- Born: 19 September 1910 Punjab Province (British India), British India, (now Haryana, India)
- Died: 13 June 2000 (aged 89) India
- Occupation: Real estate developer
- Known for: Founder, DLF Limited
- Relatives: Kushal Pal Singh (son-in-law)

= Chaudhary Raghvendra Singh =

Indian real estate developer and founder of DLF (1910–2000)

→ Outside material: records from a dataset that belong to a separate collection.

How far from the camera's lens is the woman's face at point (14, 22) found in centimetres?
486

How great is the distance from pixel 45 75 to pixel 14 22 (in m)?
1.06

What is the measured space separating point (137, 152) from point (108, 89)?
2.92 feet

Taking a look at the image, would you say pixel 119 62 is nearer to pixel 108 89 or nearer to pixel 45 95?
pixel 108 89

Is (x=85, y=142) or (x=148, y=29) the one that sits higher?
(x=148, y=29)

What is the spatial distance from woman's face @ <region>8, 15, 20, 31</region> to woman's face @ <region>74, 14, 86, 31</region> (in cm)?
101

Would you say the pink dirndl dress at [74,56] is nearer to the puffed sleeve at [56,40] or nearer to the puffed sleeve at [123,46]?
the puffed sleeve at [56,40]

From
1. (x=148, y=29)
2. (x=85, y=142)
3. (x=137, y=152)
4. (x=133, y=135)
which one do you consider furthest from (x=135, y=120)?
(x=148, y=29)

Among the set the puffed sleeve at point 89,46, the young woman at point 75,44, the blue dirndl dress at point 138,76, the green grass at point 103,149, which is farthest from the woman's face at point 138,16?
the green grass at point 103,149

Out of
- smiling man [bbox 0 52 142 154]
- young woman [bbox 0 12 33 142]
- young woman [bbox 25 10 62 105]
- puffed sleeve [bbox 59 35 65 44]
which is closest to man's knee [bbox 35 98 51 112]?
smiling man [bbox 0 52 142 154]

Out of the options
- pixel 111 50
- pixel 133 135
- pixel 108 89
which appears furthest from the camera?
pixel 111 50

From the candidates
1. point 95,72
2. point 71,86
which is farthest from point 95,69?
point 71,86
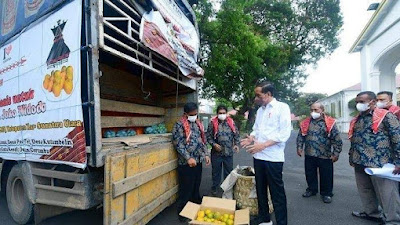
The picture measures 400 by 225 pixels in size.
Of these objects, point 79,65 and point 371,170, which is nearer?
point 79,65

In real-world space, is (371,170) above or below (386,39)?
below

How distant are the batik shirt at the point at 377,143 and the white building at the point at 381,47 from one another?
8.15 metres

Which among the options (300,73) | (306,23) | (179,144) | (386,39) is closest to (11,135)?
(179,144)

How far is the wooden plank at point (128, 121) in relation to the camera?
13.7ft

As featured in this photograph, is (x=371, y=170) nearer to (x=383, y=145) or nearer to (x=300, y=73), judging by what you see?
(x=383, y=145)

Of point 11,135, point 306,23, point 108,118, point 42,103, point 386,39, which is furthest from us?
point 306,23

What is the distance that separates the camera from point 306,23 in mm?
17859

Chaudhary Raghvendra Singh (19 September 1910 – 13 June 2000) was an Indian real estate developer known for founding DLF, then known as Delhi Land and Finance, in 1946. He laid the foundations for one of India's largest real estate companies, instrumental in transforming the urban landscape of Delhi and Gurgaon.

== Early life ==
Chaudhary Raghvendra Singh was born on 19 September 1910 in Punjab Province (British India), British India (now Haryana, India), into a Hindu Jat family with agricultural and military tradition.

== Business career ==
In 1946, Singh established DLF, then known as Delhi Land and Finance, with the aim of developing urban residential colonies in the capital city of Delhi. His early projects included the creation of neighbourhoods like South Extension, Greater Kailash, and Hauz Khas in the 1950s and 1960s. In 1961, the Indian government transferred urban development control to the Delhi Development Authority (DDA), which restricted private real estate development in Delhi. This prompted Singh and his son-in-law, Kushal Pal Singh, to look for new opportunities outside the capital. DLF shifted its focus to Gurgaon (now Gurugram), where his and Kushal Pal's business plans led to the region's transformation into a modern urban hub. In 1995, Kushal Pal became the chairman of DLF.

== Personal life ==
Singh died on 13 June 2000.

== Legacy ==
After Singh's death, his son-in-law, Kushal Pal, expanded DLF into the largest real estate company in India.